_Instructions to follow_
In the lines below, count those containing the word "scientific" and give the number alone.

──────── Records for the task ────────

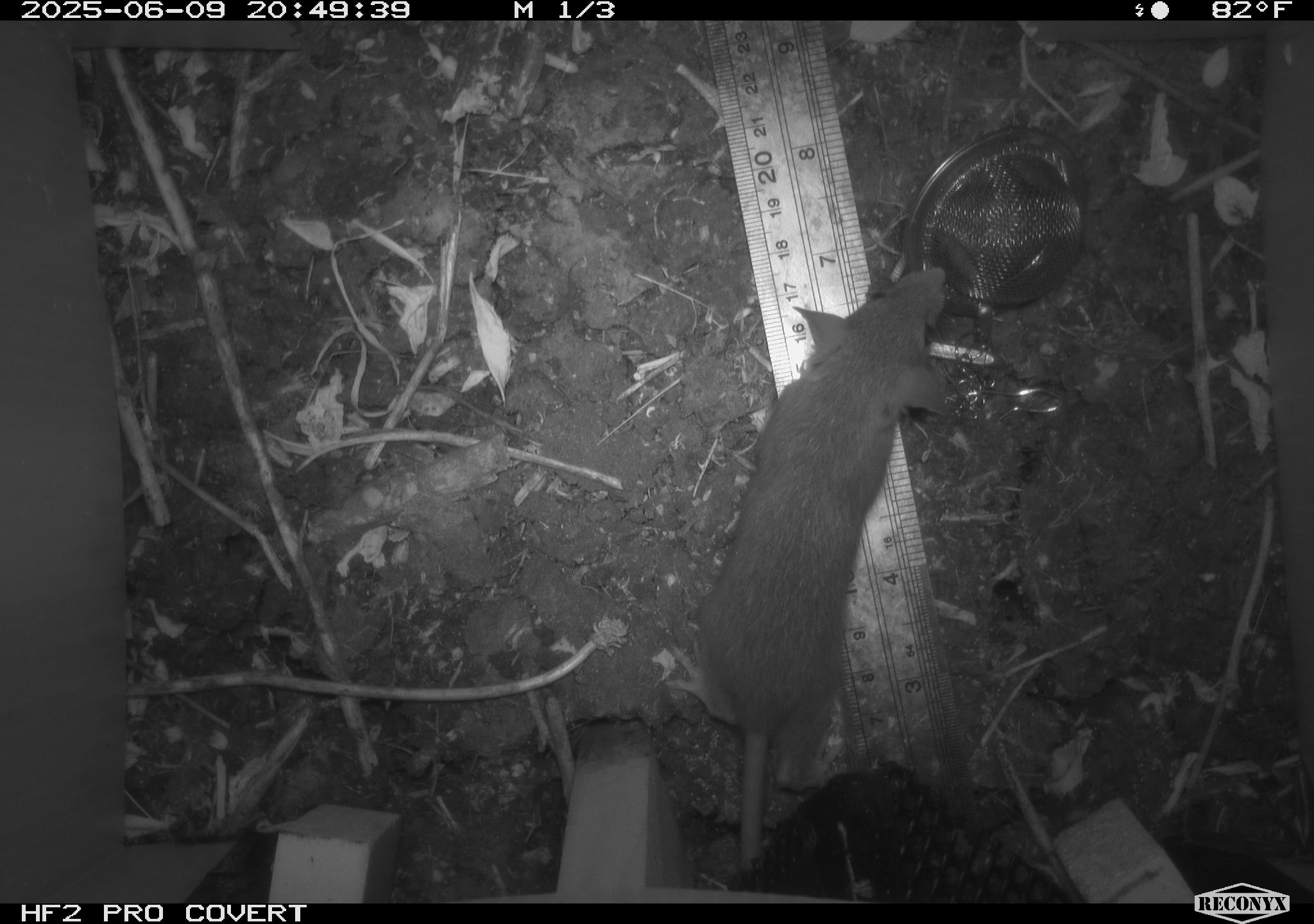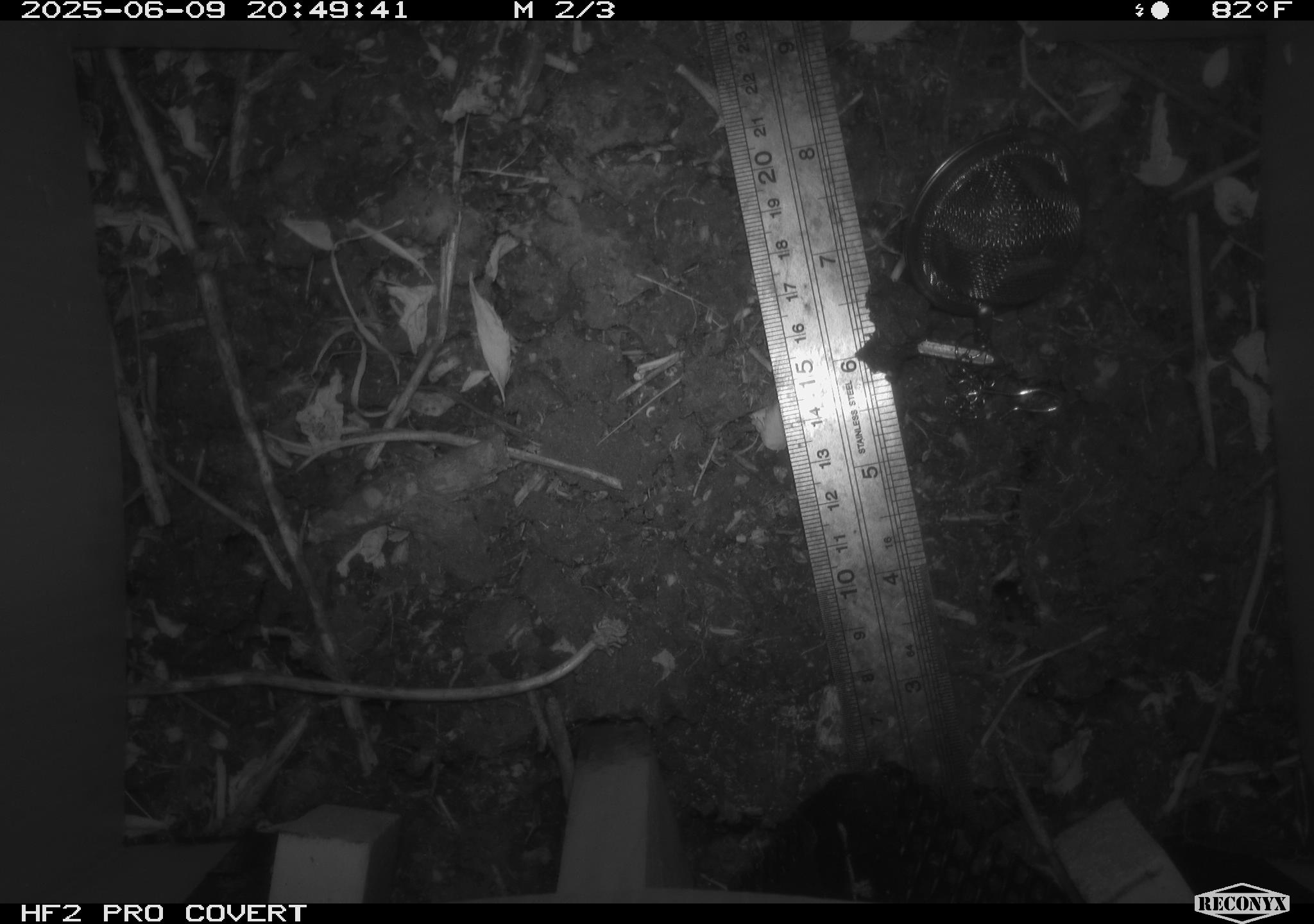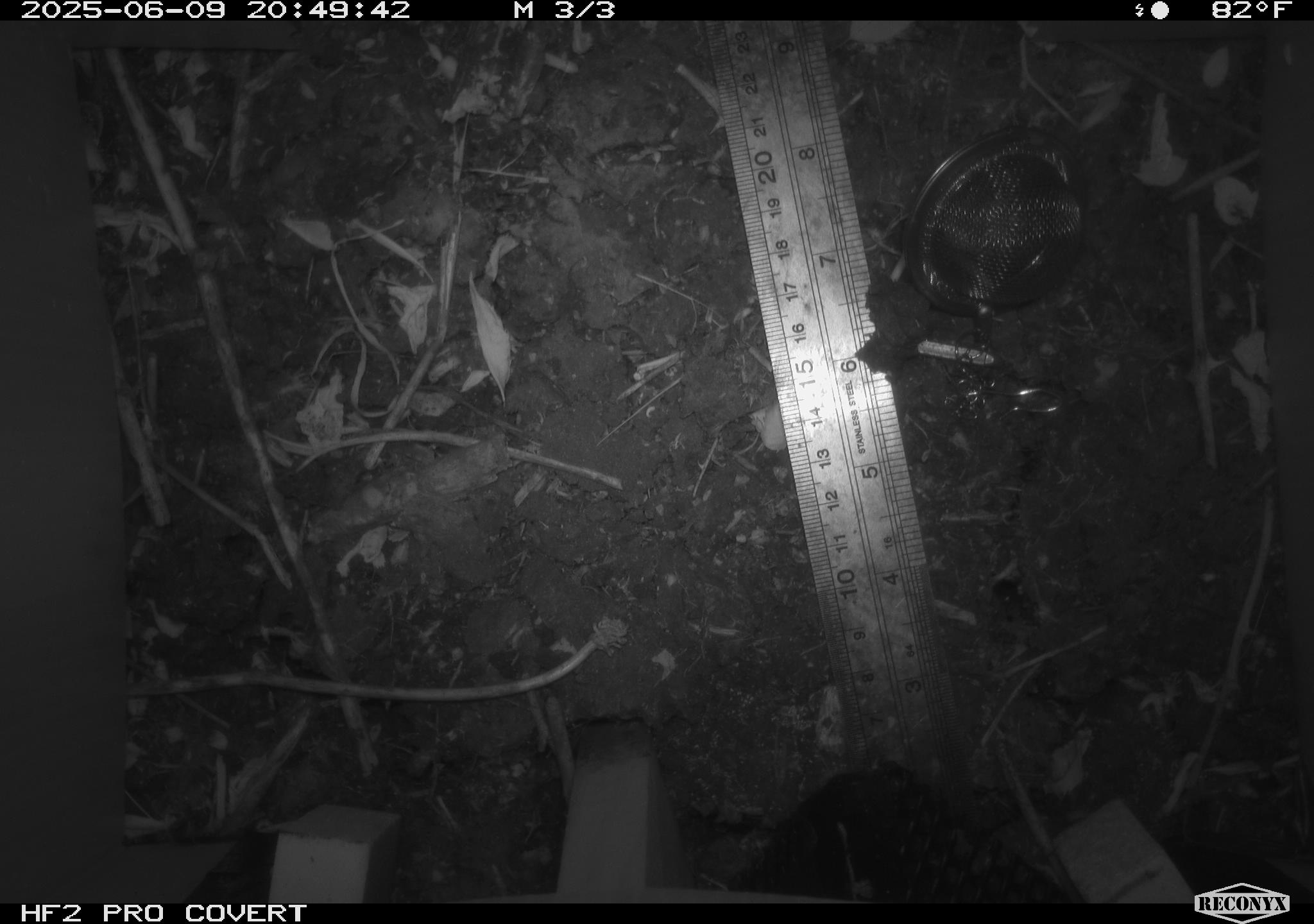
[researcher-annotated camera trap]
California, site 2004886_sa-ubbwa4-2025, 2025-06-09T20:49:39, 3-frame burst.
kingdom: Animalia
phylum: Chordata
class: Mammalia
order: Rodentia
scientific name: Rodentia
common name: rodent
Rodent (Rodentia).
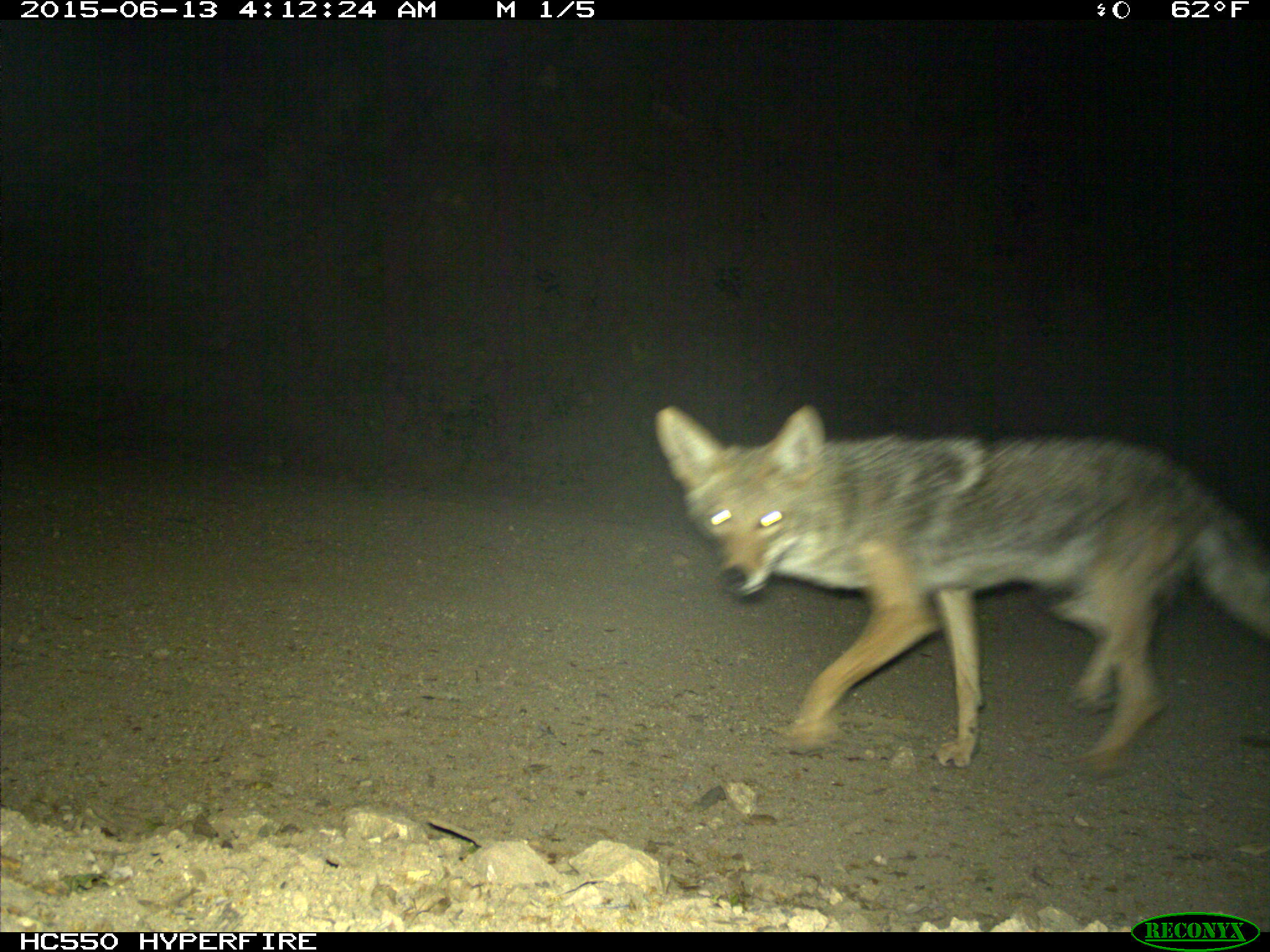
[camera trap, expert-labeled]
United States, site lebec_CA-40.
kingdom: Animalia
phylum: Chordata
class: Mammalia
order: Carnivora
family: Canidae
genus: Canis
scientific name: Canis latrans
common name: coyote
Canis latrans (coyote).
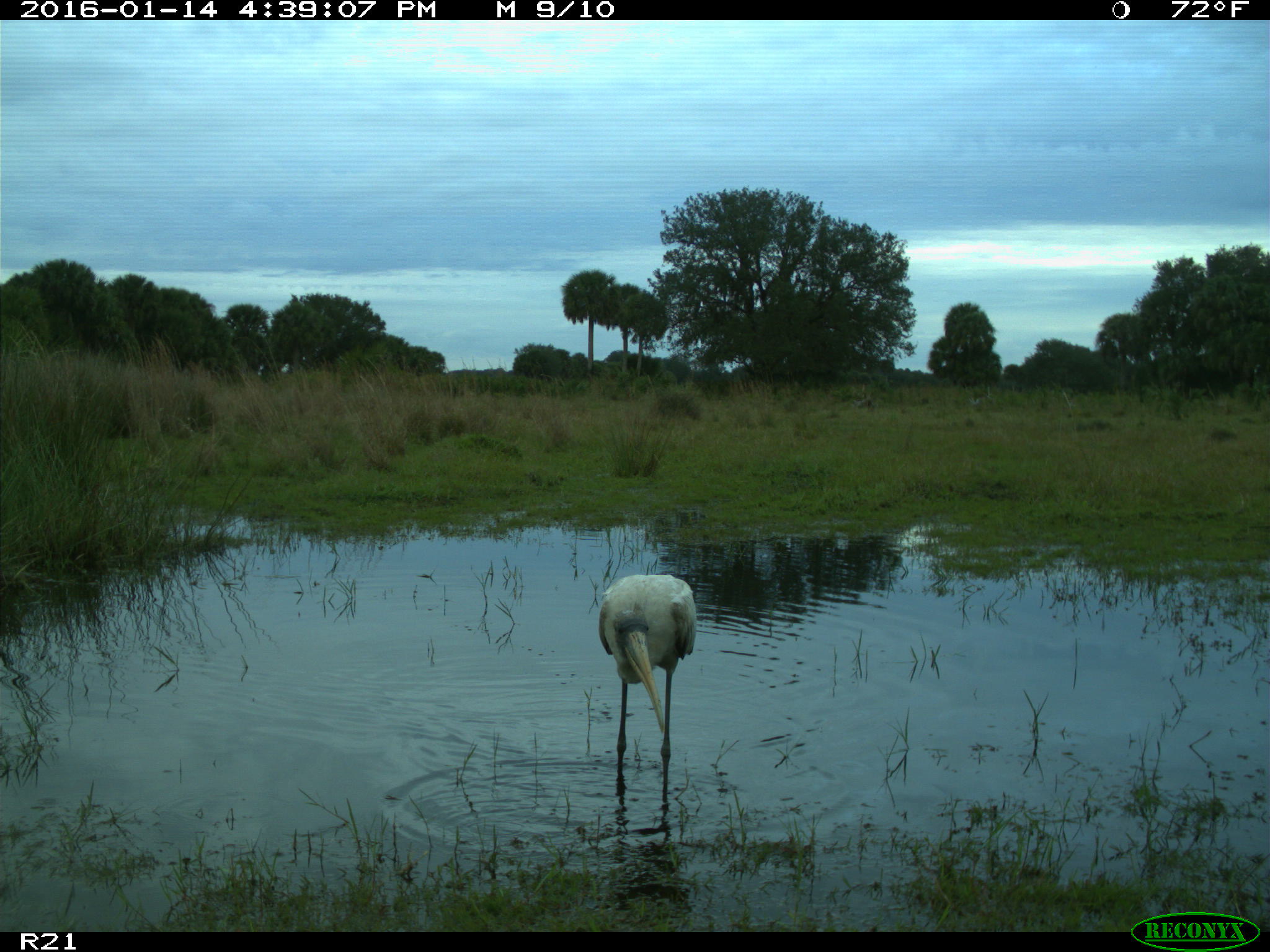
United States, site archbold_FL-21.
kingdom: Animalia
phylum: Chordata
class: Aves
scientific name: Aves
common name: birds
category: unidentified bird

────────

_Answer to this problem_
3